Setelah misa bersama, seluruh masyarakat membawa hewan persembahan masing-masing ke lokasi persembahan atau toko.
Di sana, mereka melaksanakan ritual dan menikmati makan bersama sebagai bagian dari tradisi yang telah diwariskan dari generasi ke generasi.
Ritual Eka Hoe, yang secara khusus dilakukan pada awal musim hujan, memiliki tujuan utama untuk memohon keselamatan kebun dari potensi bencana seperti banjir, erosi, dan kehilangan kesuburan tanah.
Ritual Eka Hoe adalah ritual yang dilakukan pada awal musim hujan dan ditujukan untuk memohon keselamatan kebun dari bencana hujan (banjir, erosi, hilangnya kesuburan tanah), supaya tanaman tumbuh subur dan panen berhasil.
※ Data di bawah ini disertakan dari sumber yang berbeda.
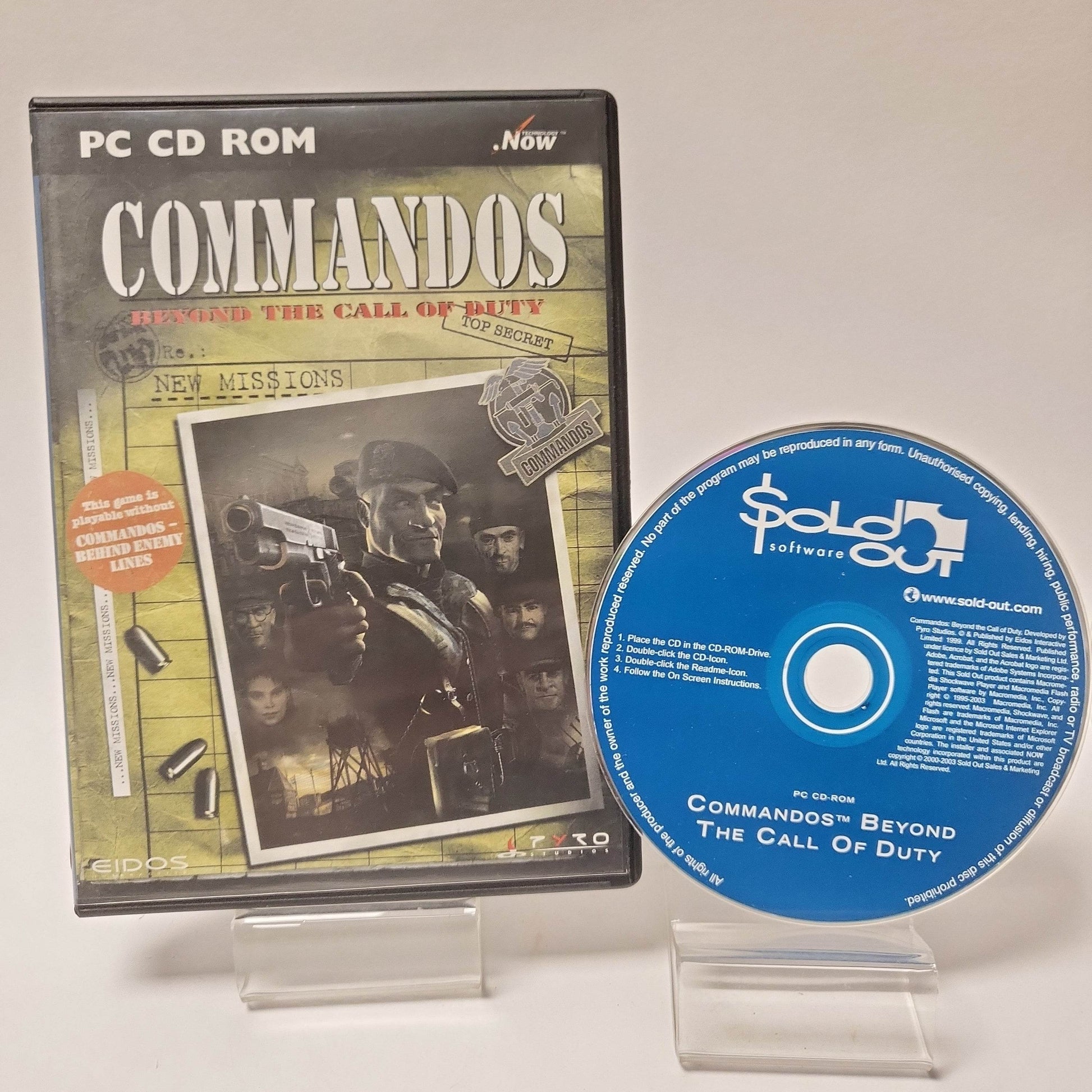 Commandos Beyond the Call of Duty (No Book) PC - Feniks Gameshop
Selain itu, upacara ini juga memohon agar tanaman dijauhkan dari segala hama (kepompong, belalang, burung, tikus, kera, babi, kambing) dan hama yang lain.
Tradisi ini biasanya berlangsung selama satu minggu, melibatkan Tobe dan maveva yang melakukan ritual di bale toko untuk memohon keberlimpahan hasil panen.
Upacara serupa juga dilakukan di berbagai tempat yang dianggap rawan, menunjukkan rasa kepedulian masyarakat terhadap lingkungan dan pertanian lokal.